Yesterday's post went on and on about the guilt I felt, after indulging myself in accepting a gift ...
I have a friend that is not only the most intuitive person I know, but she acts on many of her thoughts. I call her a mind reader but she insists that she is no different than anyone else. She is simply in tune to what she senses and acts accordingly.
Mine is not a hard mind to read. If it's not something that I am blatantly talking about ... just ask me. I'll tell you pretty much anything. But every once in a blue moon, I have thoughts that I keep to myself.
This is a friend that I would go to first. She is the easiest person in the world to talk to.
When I found myself pregnant and quite alone ... when I was ready to talk, I talked to her. She already knew (I think she knew before I did). She walked down that road with me when I was alone. She listened, she called and she kept me sane.
She was the one that was here for moral support when I struggled with the right-thing-to-do when my oldest son and I were having a lot of trouble.
She heard me out when my heart was broken.

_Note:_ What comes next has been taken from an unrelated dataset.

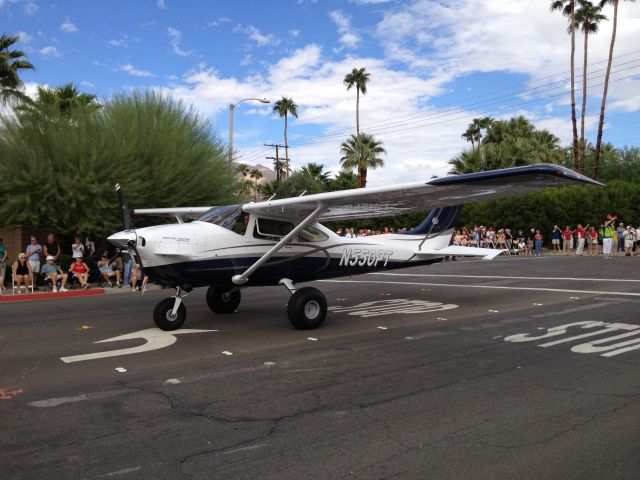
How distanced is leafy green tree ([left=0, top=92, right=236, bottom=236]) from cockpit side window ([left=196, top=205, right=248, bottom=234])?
10763 millimetres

Our friendship is more than me running to her when I have troubles (in fact, I don't think I've ever run to her ... she has simply been there). We have worked together and share that common ground. Our lives have led us in different directions, but we still connect. She listens a lot but says little about herself. At times I do question if the friendship is a little lop sided. I talk too much ... but yet, when I tentatively ask her a question there is reserve in her answers. So I respect that and I don't push too much.

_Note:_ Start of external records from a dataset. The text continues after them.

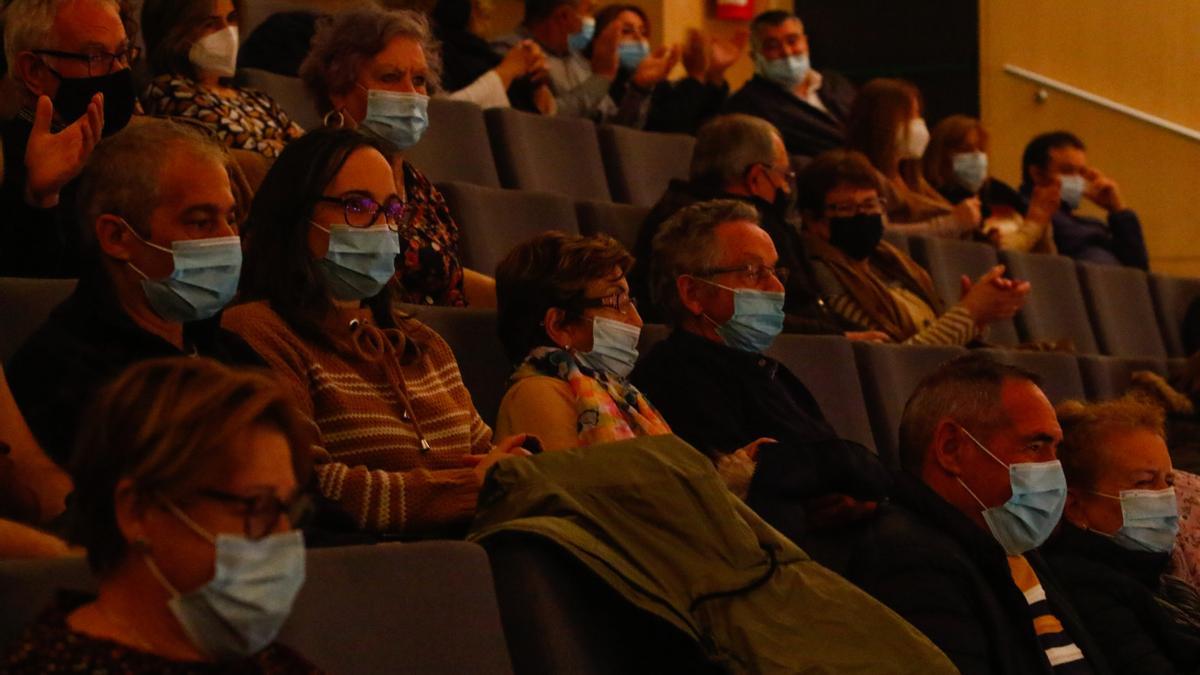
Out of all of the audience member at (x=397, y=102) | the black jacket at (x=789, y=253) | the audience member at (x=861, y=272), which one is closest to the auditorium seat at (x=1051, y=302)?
the audience member at (x=861, y=272)

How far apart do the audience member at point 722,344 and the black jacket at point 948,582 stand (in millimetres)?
226

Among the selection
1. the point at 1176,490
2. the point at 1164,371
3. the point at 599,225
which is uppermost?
the point at 599,225

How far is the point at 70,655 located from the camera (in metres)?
1.17

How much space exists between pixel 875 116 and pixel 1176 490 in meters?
1.84

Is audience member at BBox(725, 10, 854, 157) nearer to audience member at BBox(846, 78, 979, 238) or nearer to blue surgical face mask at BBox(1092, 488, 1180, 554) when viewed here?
audience member at BBox(846, 78, 979, 238)

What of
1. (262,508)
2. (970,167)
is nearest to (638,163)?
(970,167)

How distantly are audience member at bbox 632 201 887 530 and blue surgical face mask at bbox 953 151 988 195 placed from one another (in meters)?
2.23

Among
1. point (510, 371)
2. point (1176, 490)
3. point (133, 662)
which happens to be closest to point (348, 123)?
point (510, 371)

That's the history ... now on with Sunday's gift:
My friend's phone call to invite me to come along to see 'A Chorus Line' with her, came out of the blue. She issued the invitation, instructed me to take 5 minutes to think about it and call back. Show time was in 2 hours.

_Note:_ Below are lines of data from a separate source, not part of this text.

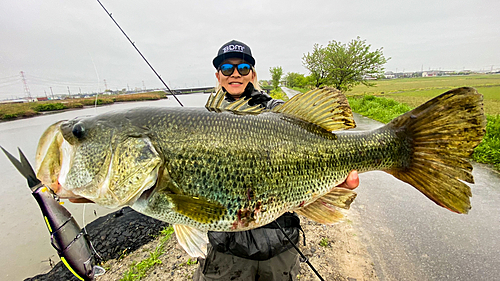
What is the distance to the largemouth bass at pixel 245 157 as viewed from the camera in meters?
1.30

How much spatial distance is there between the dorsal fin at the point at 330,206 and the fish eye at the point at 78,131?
176 cm

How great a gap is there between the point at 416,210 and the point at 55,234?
18.9ft

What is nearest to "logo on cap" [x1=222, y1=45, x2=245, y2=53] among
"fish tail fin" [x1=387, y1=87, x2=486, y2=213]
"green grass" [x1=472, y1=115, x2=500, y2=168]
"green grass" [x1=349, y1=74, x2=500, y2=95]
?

I did wonder how she ended up with a spare ticket to see this show, but this particular friend is very lucky in some ways and she does often have these opportunities fall into her lap. My guess was, that she had won the tickets and the person she expected to go with couldn't make it at the last moment.
I was wrong.
Still reluctant to give me details, she eventually confessed that she knew this was the only way I would agree to go. If she had called and given me time to think about it, she knew that I would talk myself out of it (she is right).
Which brought me to the next question ... how in the world did she know that I wanted to go to this show?? She smiled and I believe she thought about keeping me guessing. But she had been in the dance studio and had been talking to the instructor that is teaching us the group formation dance. It came up in their conversation, that we were working with music from 'A Chorus Line' ... and she took it from there.
This was a gift that far exceeded the actual tickets (which was rather amazing unto itself). It is the gift of a friend who knows me so well, that she knew (without me saying a word) exactly what I wanted. She also knew (better than I did), the way in which I would follow my basic instincts and not allow guilt to talk me out of accepting it.
This friend is the true gift. How do you thank someone when the words ''Thank you" don't even come close to covering it?